Check current Master’s IP:

root@bttrm-dev-console:/etc/redis-cluster# redis-cli -h 10.0.2.104 -p 26389 sentinel get-master-addr-by-name redis-dev-cluster
1) "10.0.2.71"
2) "6389"

10.0.2.71 – it’s the App-1 host.

Check replication status here:

root@bttrm-dev-app-1:/etc/redis-cluster# redis-cli -p 6389 info replication
Replication
role:master
connected_slaves:1
slave0:ip=10.0.2.91,port=6389,state=online,offset=70814,lag=1

role:master – roles switch worked well, all good.

slave0:ip=10.0.2.91 – only one slave now as Redis node on the Master host was stopped.

Start it:

root@bttrm-dev-console:/etc/redis-cluster# systemctl start redis-cluster.service

Sentinel log:

4954:X 08 Apr 16:23:43.337 # -sdown slave 10.0.2.104:6389 10.0.2.104 6389 @ redis-dev-cluster 10.0.2.71 6389
4954:X 08 Apr 16:23:53.351 * +convert-to-slave slave 10.0.2.104:6389 10.0.2.104 6389 @ redis-dev-cluster 10.0.2.71 6389

Nod is Up and Sentinel changed it to the Slave-mode.

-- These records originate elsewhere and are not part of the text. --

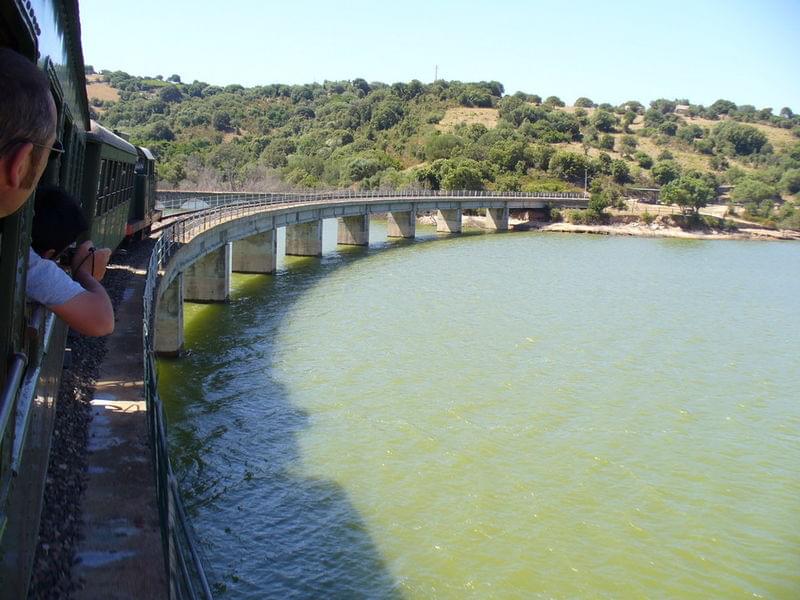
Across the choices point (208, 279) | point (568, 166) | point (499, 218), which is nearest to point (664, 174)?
point (568, 166)

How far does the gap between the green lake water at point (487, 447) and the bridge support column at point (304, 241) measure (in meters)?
12.7

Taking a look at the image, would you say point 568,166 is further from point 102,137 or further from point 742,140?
point 102,137

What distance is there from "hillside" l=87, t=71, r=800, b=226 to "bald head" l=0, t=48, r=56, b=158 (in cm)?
7008

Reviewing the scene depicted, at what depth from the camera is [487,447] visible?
45.9 feet

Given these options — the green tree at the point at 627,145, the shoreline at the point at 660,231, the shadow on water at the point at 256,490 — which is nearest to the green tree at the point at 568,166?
the green tree at the point at 627,145

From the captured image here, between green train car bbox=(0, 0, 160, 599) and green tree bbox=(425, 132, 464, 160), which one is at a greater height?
green tree bbox=(425, 132, 464, 160)

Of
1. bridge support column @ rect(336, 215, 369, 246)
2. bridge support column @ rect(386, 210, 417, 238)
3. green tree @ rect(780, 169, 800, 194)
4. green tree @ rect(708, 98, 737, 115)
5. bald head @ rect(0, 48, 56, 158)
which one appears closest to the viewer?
bald head @ rect(0, 48, 56, 158)

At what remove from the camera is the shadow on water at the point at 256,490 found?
9.48 m

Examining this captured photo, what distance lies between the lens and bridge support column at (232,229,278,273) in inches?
1328

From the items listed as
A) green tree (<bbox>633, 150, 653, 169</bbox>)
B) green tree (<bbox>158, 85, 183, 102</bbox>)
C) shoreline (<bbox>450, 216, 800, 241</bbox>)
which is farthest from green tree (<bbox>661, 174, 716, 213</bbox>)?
green tree (<bbox>158, 85, 183, 102</bbox>)

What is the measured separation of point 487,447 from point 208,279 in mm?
15057

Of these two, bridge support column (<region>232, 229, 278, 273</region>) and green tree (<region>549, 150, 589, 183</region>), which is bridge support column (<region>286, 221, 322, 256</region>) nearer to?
bridge support column (<region>232, 229, 278, 273</region>)

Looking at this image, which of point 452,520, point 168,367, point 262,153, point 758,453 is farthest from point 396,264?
point 262,153

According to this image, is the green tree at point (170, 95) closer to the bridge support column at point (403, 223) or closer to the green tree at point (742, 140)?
the green tree at point (742, 140)
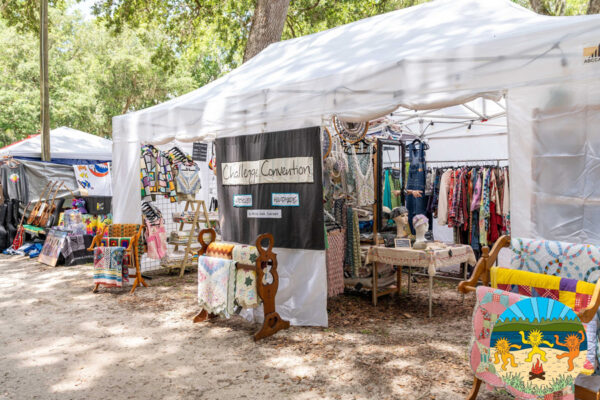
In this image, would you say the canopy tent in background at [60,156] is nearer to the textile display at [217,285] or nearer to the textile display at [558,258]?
the textile display at [217,285]

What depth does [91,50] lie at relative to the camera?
2220 centimetres

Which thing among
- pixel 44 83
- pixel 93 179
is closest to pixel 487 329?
pixel 93 179

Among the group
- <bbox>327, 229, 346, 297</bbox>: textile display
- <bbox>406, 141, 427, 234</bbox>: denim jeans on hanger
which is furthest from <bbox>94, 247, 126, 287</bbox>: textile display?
<bbox>406, 141, 427, 234</bbox>: denim jeans on hanger

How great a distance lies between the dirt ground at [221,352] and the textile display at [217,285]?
0.85 feet

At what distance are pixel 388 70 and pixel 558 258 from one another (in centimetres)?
191

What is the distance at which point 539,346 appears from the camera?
229 cm

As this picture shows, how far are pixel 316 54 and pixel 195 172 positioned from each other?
282 centimetres

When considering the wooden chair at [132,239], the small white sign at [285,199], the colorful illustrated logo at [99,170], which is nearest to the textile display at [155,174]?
the wooden chair at [132,239]

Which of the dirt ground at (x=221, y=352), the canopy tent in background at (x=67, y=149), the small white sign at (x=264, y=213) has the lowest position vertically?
the dirt ground at (x=221, y=352)

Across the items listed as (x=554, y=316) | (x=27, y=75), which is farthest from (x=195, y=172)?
(x=27, y=75)

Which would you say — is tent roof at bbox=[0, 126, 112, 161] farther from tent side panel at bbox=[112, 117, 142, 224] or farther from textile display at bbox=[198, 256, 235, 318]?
textile display at bbox=[198, 256, 235, 318]

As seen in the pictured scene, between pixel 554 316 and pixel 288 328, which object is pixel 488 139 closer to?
pixel 288 328

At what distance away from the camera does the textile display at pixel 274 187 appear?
171 inches

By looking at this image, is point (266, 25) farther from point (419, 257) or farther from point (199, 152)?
point (419, 257)
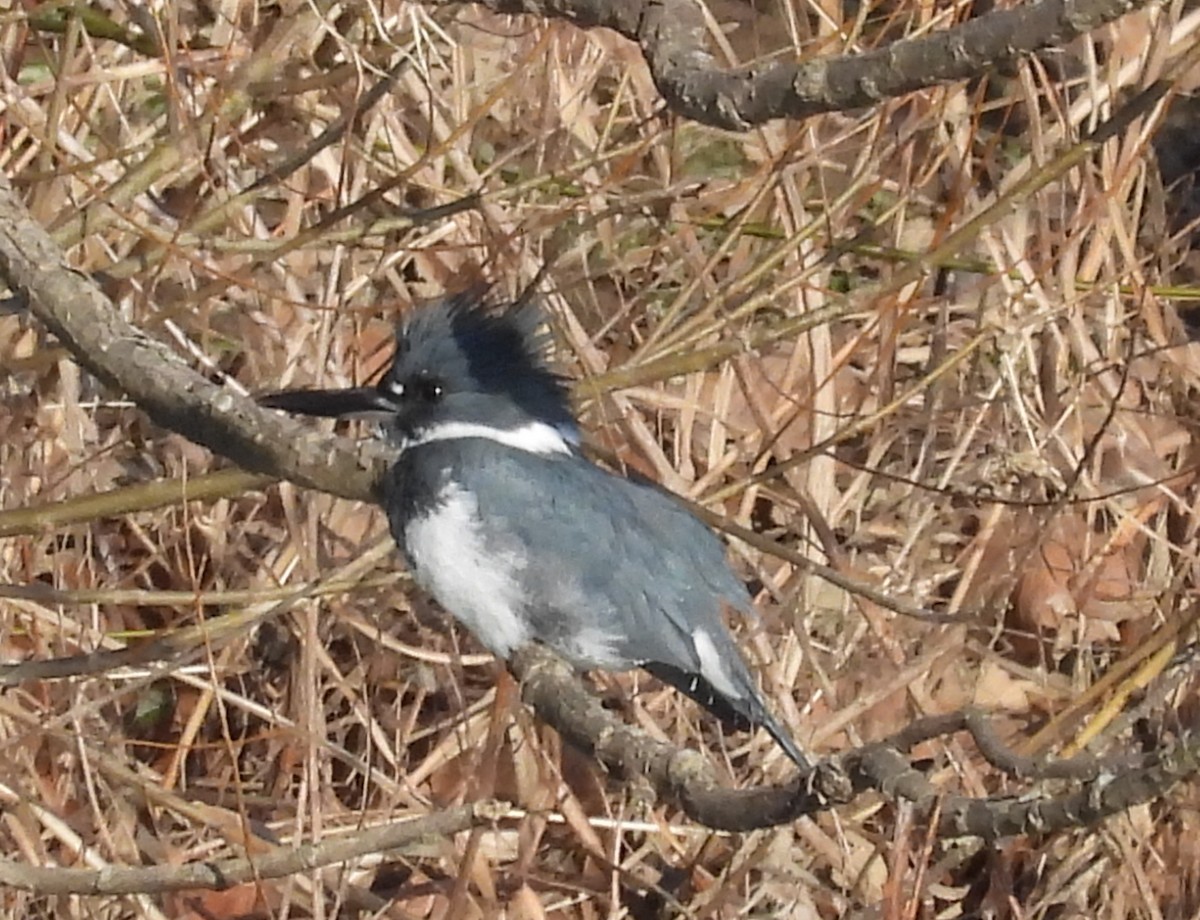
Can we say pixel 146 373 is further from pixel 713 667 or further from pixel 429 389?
pixel 713 667

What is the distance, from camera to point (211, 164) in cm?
203

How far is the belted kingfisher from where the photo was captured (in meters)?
1.56

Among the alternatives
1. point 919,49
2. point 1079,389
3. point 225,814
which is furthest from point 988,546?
point 919,49

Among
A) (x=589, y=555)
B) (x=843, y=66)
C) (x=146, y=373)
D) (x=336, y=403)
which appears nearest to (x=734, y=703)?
(x=589, y=555)

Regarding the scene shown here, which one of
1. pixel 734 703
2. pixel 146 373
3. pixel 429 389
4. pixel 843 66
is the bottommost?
pixel 734 703

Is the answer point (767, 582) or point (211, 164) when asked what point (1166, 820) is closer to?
point (767, 582)

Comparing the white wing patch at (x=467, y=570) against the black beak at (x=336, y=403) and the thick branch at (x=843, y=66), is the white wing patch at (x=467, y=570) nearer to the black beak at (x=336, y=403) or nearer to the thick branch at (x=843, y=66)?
the black beak at (x=336, y=403)

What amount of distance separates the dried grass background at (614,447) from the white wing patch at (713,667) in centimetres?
34

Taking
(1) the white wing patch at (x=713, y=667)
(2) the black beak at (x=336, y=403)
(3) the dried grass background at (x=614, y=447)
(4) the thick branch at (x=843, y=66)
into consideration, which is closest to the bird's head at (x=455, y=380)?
(2) the black beak at (x=336, y=403)

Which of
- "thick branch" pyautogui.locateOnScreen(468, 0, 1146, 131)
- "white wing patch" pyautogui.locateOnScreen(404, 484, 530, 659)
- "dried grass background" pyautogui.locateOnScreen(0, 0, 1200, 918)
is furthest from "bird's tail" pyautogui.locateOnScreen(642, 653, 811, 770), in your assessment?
"thick branch" pyautogui.locateOnScreen(468, 0, 1146, 131)

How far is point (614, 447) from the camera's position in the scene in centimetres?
228

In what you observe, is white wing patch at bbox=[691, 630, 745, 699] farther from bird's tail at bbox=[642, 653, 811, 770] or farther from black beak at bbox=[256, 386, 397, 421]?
black beak at bbox=[256, 386, 397, 421]

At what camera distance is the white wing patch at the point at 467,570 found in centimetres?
153

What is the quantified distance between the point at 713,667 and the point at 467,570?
28 centimetres
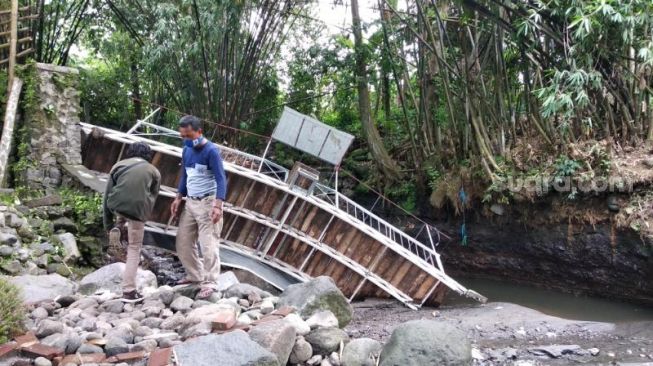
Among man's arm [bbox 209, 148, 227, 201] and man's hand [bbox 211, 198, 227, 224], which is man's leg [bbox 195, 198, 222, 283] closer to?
man's hand [bbox 211, 198, 227, 224]

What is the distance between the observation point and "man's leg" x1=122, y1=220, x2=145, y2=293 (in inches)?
198

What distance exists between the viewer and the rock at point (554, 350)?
6.41 meters

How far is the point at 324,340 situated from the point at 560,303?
7.50 meters

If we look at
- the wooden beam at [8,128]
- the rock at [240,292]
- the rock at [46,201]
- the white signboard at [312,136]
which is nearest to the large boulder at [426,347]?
the rock at [240,292]

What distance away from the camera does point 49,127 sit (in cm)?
848

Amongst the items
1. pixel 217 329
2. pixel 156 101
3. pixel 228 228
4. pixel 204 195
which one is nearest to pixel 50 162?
pixel 228 228

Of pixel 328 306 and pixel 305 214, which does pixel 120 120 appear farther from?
pixel 328 306

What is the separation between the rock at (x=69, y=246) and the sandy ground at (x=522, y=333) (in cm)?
415

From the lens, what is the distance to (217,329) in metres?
4.12

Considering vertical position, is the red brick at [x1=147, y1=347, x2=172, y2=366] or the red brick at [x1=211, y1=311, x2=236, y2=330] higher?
the red brick at [x1=211, y1=311, x2=236, y2=330]

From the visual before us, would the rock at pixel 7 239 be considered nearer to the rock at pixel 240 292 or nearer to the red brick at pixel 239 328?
the rock at pixel 240 292

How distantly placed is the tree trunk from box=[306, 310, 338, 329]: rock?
373 inches

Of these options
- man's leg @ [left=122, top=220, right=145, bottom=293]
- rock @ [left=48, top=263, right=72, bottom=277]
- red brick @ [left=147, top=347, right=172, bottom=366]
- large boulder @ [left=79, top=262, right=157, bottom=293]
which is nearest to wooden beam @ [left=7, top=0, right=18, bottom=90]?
rock @ [left=48, top=263, right=72, bottom=277]

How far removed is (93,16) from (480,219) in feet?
39.8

Also saw another issue when Redis Sentinel recofigured Redis node in such a way when it became Slave of itself:

14542:S 04 Apr 13:25:35.187 * SLAVE OF 127.0.0.1:6389 enabled (user request from ‘id=15 addr=10.0.2.104:40087 fd=5 name=sentinel-dc0483ad-cmd age=60 idle=0 flags=x db=0 sub=0 psub=0 multi=3 qbuf=0 qbuf-free=32768 obl=36 oll=0 omem=0 event
s=r cmd=exec’)
14542:S 04 Apr 13:25:35.187 # CONFIG REWRITE executed with success.
14542:S 04 Apr 13:25:36.059 * Connecting to MASTER 127.0.0.1:6389
14542:S 04 Apr 13:25:36.060 * MASTER <-> SLAVE sync started
14542:S 04 Apr 13:25:36.060 * Non blocking connect for SYNC fired the event.
14542:S 04 Apr 13:25:36.060 * Master replied to PING, replication can continue…
14542:S 04 Apr 13:25:36.060 * Partial resynchronization not possible (no cached master)
14542:S 04 Apr 13:25:36.060 * Master does not support PSYNC or is in error state (reply: -ERR Can’t SYNC while not connected with my master)

Unfrotunatelly – could’t reproduce it.